Concordo com o @Thear de que foi uma melhora drástica do primeiro e acho que tu seguiu bem a recomendação da última mensagem do @Tomate. A linguagem mais referencial e objetiva facilita bastante o entendimento do texto, alem de fazer com que o humor tenha mais destaque e seja mais impactante. Ainda tem uns excessos aqui ou ali, mas dá pra ver que tu tá encontrando o teu balanço.

A parte inicial do texto com a descrição do cenário foi muito bem estruturada. Ficou muito boa. Com a apresentação gradativa do planeta, á prisão, até o velho, orientando exatamente o ponto no qual a narrativa seria reiniciada. A duração foi no ponto, tambem. Se mantendo constantemente interessante sem se extender demais em nenhum aspecto.

O diálogo em si manteve as excentricidades divertidas dos personagens introduzidas no primeiro capitulo. Gostei que o enredo foi bem mais simples e direto em comparação à cena de ação do primeiro capítulo.


Críticas:

  • Eu achei o final um pouco repentino. Acho que poderia ter tido alguma seção a mais entre a saída da sala do velho e o final do texto.
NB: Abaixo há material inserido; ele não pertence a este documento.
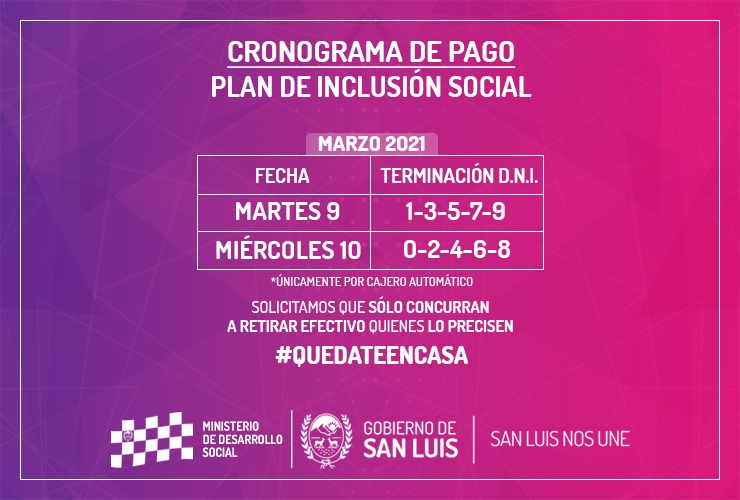 CRONOGRAMA DE PAGO
PLAN DE INCLUSIÓN SOCIAL

MARZO 2021

| FECHA | TERMINACIÓN D.N.I. |
|---|---|
| MARTES 9 | 1-3-5-7-9 |
| MIÉRCOLES 10 | 0-2-4-6-8 |

*ÚNICAMENTE POR CAJERO AUTOMÁTICO

SOLICITAMOS QUE SÓLO CONCURRAN A RETIRAR EFECTIVO QUIENES LO PRECISEN

#QUEDATEENCASA

MINISTERIO DE DESARROLLO SOCIAL

GOBIERNO DE SAN LUIS

SAN LUIS NOS UNE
Eu gostei do décimo primeiro andar ter sido introduzido, atiçando a curiosidade, e já ter sido retomado em um curto espaço de tempo, e entendo o "gag" que tu fez com os eventos acontecendo fora de cena. Mas acho que levou o texto pra um rítmo muito mais acelerado do que tinha sido estabelecido até então, dando uma impressão meio brusca.

  • A pontuação me incomoda um pouco, principalmente a inconsistência nos pontos finais nas partes de diálogo. Por exemplo:
    Zé Joelho escreveu:- Décimo primeiro andar – Tartius respondeu.
    Zé Joelho escreveu:- Interessante autoestima e humor. – Tartius soltou

  • Tinha algumas repetições em proximidade de frases com estrutura mais diferente ou semelhante à linguagem verbal. Esses dois exemplos estavam em parágrafos consecutivos:
    Zé Joelho escreveu:Veja, de alguma forma os agentes ainda respondem
    Zé Joelho escreveu:Veja, Hec-Adalpon é da família mais rica de Allovíz

    Esses dois tambem:
    Zé Joelho escreveu:sim, era para ser uma prisão comum
    Zé Joelho escreveu:Sim, algumas pessoas conseguem se comportar tão mal


Minha parte preferida do texto(eu consegui enxergar isso claramente):
Zé Joelho escreveu:Hec-Adalpon virou-se e ficou virado para a parede ao lado da janela, encarando a parede com a convicção de quem olhava o horizonte ensolarado. E ele pensava que era isso que encarava de fato:

Quero ler mais! E copiando o @Thear, tambem me deixou com vontade de escrever mais. Valeu, Zé!